There may be nine weeks to go before Christmas but NAMA has been living in Santa's magical kingdom for longer than that. For the largest property agency in the world, talk of billions is everyday conversation, so Brendan McDonagh's announcement at a recent Oireachtas committee grilling, er, meeting, that NAMA expected to 'break even' by 2020 may not have carried the sense of alarm that should have had bells ringing all over the place.
We have no reason to believe this statement any more than others emanating from the secretive organisation, which we fund, but whose workings we are forbidden from knowing anything about.

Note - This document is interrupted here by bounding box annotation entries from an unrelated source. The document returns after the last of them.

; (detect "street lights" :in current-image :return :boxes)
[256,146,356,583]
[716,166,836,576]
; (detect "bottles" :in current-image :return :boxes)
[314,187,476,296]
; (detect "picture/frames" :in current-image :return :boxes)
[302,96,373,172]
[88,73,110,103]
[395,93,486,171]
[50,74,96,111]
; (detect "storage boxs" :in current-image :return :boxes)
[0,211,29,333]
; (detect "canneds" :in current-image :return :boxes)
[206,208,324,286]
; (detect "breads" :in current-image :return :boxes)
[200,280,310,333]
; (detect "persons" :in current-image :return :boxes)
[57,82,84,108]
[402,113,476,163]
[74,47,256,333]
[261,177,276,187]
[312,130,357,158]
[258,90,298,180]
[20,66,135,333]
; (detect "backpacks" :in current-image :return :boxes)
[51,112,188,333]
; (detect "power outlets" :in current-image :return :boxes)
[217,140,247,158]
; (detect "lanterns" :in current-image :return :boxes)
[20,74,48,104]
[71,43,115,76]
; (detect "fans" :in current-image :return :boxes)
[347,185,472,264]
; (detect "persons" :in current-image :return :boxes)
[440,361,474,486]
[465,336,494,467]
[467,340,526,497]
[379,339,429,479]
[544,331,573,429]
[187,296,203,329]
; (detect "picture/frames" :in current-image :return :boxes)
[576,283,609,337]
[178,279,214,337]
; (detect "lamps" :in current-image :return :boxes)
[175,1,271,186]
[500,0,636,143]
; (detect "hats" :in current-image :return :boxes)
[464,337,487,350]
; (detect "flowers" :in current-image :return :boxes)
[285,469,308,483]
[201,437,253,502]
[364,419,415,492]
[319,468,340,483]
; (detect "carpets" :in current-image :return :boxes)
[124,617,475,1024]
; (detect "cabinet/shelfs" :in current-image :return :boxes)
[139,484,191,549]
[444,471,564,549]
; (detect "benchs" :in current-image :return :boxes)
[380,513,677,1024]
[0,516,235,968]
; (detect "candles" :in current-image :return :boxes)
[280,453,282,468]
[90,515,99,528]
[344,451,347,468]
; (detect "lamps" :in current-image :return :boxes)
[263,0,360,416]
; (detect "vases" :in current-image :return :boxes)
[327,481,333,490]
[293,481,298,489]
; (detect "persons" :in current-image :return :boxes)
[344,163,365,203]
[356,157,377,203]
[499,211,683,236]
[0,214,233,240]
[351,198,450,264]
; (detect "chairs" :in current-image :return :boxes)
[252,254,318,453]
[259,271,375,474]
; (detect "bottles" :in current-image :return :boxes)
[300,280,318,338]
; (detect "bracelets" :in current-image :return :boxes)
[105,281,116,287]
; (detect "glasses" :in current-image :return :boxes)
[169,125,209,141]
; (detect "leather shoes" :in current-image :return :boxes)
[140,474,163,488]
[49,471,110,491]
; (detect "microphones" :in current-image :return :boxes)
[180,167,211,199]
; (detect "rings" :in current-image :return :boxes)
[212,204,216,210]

When NAMA started its unenviable task of shedding the overhang of building stock from bad bank books, it had a beady eye on the UK market in particular. Lavish properties there are more attractive than fields, sorry "sites", in Mullingar and Offaly, which turned out to be the most expensive sheep-grazing facilities on the planet.
It even boasted of a €5bn profit would be made during its tenure. We were impressed. A government agency MAKING money? Alas, it wasn't long before the accounting fairies reduced it to €1bn. But still, a profit's a profit, right?
Well now 'breaking even' is the new code. NAMA's website carries the following consumer message: "If you believe that information contained in this document is inaccurate or misleading, please contact NAMA at firstname.lastname@example.org and NAMA will correct or clarify the information as necessary."
It's getting quite good at that lately.